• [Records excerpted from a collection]
****
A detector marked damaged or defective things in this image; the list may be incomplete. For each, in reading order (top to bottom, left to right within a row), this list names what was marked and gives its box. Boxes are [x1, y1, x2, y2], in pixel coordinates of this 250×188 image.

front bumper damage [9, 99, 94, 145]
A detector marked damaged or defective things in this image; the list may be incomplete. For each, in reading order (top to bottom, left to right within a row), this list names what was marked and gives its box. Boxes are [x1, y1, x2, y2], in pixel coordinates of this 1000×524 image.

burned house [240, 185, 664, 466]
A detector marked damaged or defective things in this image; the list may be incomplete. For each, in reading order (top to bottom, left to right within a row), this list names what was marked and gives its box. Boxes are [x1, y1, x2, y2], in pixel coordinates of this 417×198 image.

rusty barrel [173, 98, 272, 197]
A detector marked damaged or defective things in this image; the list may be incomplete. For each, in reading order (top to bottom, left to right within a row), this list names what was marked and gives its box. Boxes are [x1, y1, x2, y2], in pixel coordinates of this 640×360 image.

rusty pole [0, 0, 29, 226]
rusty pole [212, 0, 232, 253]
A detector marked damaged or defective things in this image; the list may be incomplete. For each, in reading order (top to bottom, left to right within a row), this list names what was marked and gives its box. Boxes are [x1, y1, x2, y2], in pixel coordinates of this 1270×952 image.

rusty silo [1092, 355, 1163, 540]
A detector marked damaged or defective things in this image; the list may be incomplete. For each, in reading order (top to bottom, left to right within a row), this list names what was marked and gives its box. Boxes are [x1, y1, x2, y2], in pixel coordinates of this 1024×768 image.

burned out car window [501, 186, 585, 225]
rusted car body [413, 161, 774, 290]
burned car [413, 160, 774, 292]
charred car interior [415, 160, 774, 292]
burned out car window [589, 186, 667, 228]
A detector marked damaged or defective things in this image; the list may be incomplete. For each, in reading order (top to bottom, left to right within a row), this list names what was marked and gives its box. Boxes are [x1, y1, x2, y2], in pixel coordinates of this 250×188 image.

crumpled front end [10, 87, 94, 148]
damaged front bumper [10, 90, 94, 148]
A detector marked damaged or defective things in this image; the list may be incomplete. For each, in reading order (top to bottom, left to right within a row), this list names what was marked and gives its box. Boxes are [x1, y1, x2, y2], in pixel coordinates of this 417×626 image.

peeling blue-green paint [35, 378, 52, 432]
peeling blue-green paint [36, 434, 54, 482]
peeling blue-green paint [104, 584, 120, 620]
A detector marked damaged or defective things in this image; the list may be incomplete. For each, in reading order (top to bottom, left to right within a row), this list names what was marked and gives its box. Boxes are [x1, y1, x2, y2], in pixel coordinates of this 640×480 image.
****
• [Problem]
Convert every line of the data above into a numbered list, leaving out the blank lines.

• [Exercise output]
1. A detector marked damaged or defective things in this image; the list may be incomplete. For each, in reading order (top to bottom, left to right within a row), this list names what was marked and gives its box. Boxes are [x1, y1, x2, y2], in pixel coordinates of this 250×188 image.
2. front bumper damage [9, 99, 94, 145]
3. A detector marked damaged or defective things in this image; the list may be incomplete. For each, in reading order (top to bottom, left to right within a row), this list names what was marked and gives its box. Boxes are [x1, y1, x2, y2], in pixel coordinates of this 1000×524 image.
4. burned house [240, 185, 664, 466]
5. A detector marked damaged or defective things in this image; the list may be incomplete. For each, in reading order (top to bottom, left to right within a row), this list names what was marked and gives its box. Boxes are [x1, y1, x2, y2], in pixel coordinates of this 417×198 image.
6. rusty barrel [173, 98, 272, 197]
7. A detector marked damaged or defective things in this image; the list may be incomplete. For each, in reading order (top to bottom, left to right within a row), this list names what was marked and gives its box. Boxes are [x1, y1, x2, y2], in pixel coordinates of this 640×360 image.
8. rusty pole [0, 0, 29, 226]
9. rusty pole [212, 0, 232, 253]
10. A detector marked damaged or defective things in this image; the list may be incomplete. For each, in reading order (top to bottom, left to right within a row), this list names what was marked and gives its box. Boxes are [x1, y1, x2, y2], in pixel coordinates of this 1270×952 image.
11. rusty silo [1092, 355, 1163, 540]
12. A detector marked damaged or defective things in this image; the list may be incomplete. For each, in reading order (top to bottom, left to right within a row), this list names what was marked and gives its box. Boxes are [x1, y1, x2, y2], in pixel coordinates of this 1024×768 image.
13. burned out car window [501, 186, 585, 225]
14. rusted car body [413, 161, 774, 290]
15. burned car [413, 160, 774, 292]
16. charred car interior [415, 160, 774, 292]
17. burned out car window [589, 186, 667, 228]
18. A detector marked damaged or defective things in this image; the list may be incomplete. For each, in reading order (top to bottom, left to right within a row), this list names what was marked and gives its box. Boxes are [x1, y1, x2, y2], in pixel coordinates of this 250×188 image.
19. crumpled front end [10, 87, 94, 148]
20. damaged front bumper [10, 90, 94, 148]
21. A detector marked damaged or defective things in this image; the list may be incomplete. For each, in reading order (top to bottom, left to right within a row), this list names what was marked and gives its box. Boxes are [x1, y1, x2, y2], in pixel coordinates of this 417×626 image.
22. peeling blue-green paint [35, 378, 52, 432]
23. peeling blue-green paint [36, 434, 54, 482]
24. peeling blue-green paint [104, 584, 120, 620]
25. A detector marked damaged or defective things in this image; the list may be incomplete. For each, in reading order (top to bottom, left to right within a row), this list names what was marked and gives its box. Boxes are [x1, y1, x2, y2], in pixel coordinates of this 640×480 image.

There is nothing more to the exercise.